**Ausgewählter Auszug**
Der EuGH hat entschieden, dass bei grenzüberschreitender Programmverbreitung der Grundsatz des Sendestaats auch für Satellitenbouquet-Anbieter gilt.

Die Pressemitteilung des EuGH:
Grenzüberschreitende Programmverbreitung über Satelliten: Der Grundsatz des Sendestaats gilt auch für Satellitenbouquet-Anbieter

Ein Satellitenbouquet-Anbieter, der verpflichtet ist, für eine Handlung in Form der öffentlichen Wiedergabe, an der er mitwirkt, die Zustimmung der Inhaber der betreffenden Urheberrechte und verwandten Schutzrechte einzuholen, muss diese Zustimmung folglich nur in dem Mitgliedstaat einholen, in dem die programmtragenden Signale in die zum Satelliten führende Kommunikationskette eingegeben werden.

**Aufgaben zur Übung**
A. In welchem Mitgliedstaat muss ein Satellitenbouquet-Anbieter laut dem Auszug zur Programmverbreitung über Satelliten die Zustimmung der Rechteinhaber einholen?
B. Setzen Sie den Auszug zur grenzüberschreitenden Programmverbreitung über Satelliten im Anschluss an seinen letzten Satz fort.

**Einträge**
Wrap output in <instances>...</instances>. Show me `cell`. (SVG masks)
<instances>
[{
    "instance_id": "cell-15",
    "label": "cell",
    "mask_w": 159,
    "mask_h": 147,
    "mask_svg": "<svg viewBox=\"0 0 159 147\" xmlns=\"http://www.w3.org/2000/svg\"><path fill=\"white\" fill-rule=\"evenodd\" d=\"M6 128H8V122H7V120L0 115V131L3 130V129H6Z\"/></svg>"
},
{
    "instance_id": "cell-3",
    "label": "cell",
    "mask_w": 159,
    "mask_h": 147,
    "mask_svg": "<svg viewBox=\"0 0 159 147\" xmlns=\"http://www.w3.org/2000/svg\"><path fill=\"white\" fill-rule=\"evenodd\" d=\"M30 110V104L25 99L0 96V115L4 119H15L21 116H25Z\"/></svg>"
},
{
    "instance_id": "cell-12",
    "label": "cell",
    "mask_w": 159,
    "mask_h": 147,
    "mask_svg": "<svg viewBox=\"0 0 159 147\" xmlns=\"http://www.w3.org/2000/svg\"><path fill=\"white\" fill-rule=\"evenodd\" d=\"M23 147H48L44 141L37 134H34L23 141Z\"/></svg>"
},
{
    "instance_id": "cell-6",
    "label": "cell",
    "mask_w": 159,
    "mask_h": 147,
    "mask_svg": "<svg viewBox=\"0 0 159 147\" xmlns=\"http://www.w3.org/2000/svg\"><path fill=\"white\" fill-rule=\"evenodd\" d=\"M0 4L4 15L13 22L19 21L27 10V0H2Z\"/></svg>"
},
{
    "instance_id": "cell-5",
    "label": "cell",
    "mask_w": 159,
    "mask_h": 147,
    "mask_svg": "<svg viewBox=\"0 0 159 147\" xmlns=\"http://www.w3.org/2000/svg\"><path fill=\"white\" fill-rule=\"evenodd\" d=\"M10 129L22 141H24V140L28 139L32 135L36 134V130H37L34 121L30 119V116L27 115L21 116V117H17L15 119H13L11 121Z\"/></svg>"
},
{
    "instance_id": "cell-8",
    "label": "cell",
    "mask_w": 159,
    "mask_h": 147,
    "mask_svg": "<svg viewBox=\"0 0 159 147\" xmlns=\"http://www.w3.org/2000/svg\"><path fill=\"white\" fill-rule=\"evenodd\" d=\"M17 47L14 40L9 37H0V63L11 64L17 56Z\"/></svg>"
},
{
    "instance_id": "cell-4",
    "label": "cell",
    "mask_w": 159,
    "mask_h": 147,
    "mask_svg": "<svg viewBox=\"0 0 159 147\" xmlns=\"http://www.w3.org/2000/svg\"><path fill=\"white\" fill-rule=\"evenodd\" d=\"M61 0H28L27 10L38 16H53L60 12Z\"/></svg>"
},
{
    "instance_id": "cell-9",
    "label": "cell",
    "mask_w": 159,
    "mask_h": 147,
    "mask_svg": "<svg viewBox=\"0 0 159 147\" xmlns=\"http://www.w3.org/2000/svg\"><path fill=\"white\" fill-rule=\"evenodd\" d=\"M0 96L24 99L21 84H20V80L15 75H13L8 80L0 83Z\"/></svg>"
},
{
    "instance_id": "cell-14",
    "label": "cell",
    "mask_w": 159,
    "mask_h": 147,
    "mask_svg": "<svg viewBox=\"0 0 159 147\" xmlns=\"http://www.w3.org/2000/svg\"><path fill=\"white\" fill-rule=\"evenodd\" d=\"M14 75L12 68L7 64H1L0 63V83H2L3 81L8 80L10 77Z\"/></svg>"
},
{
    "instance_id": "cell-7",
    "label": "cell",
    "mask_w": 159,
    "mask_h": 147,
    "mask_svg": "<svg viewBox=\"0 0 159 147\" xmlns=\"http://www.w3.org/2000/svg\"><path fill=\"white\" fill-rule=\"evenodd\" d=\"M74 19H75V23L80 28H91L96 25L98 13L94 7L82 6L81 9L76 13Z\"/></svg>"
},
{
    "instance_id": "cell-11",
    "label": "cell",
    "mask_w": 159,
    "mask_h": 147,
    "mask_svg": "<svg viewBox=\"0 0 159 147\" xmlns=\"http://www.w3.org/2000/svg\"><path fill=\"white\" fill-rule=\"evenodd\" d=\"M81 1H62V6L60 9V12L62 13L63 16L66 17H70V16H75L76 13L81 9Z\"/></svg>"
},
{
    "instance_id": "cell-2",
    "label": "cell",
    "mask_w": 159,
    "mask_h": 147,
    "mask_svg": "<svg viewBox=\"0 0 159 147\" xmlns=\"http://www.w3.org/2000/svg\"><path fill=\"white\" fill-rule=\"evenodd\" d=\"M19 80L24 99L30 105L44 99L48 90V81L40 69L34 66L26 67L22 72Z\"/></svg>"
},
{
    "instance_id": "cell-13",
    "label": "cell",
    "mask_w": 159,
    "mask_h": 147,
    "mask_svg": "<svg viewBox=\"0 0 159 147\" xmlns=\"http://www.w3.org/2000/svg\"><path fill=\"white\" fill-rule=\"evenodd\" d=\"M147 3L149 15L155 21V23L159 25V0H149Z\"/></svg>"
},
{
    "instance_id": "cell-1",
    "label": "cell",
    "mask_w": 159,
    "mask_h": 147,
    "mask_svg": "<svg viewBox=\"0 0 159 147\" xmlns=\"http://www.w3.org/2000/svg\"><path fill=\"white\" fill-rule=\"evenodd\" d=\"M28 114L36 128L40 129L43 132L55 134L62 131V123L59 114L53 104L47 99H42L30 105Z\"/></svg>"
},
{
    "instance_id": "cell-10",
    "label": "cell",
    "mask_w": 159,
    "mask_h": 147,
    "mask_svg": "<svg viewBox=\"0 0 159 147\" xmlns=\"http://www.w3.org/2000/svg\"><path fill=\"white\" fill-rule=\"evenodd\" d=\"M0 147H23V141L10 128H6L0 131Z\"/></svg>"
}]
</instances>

**Antworten**
A. Nur in dem Mitgliedstaat, in dem die programmtragenden Signale in die zum Satelliten führende Kommunikationskette eingegeben werden.

B.
Bei der Klägerin des Ausgangsverfahrens, der Staatlich genehmigten Gesellschaft der Autoren, Komponisten und Musikverleger regGenmbH (AKM), handelt es sich um eine österreichische Verwertungsgesellschaft für Urheberrechte. Sie verfügt für Werke der Tonkunst über eine Betriebsgenehmigung mit der Befugnis zur treuhändigen Wahrnehmung von Senderechten im österreichischen Hoheitsgebiet. Bei der Gesellschaft Canal+ Luxembourg Sàrl (im Folgenden: Canal+) handelt es sich um einen in Luxemburg ansässigen Fernsehbetreiber, der in Österreich Pakete verschlüsselter Programme (Satellitenbouquets) mehrerer in anderen Mitgliedstaaten ansässiger Sendeunternehmen über Satellit in hoher Auflösung (High Definition) und in Standardauflösung (Standard Definition) anbietet.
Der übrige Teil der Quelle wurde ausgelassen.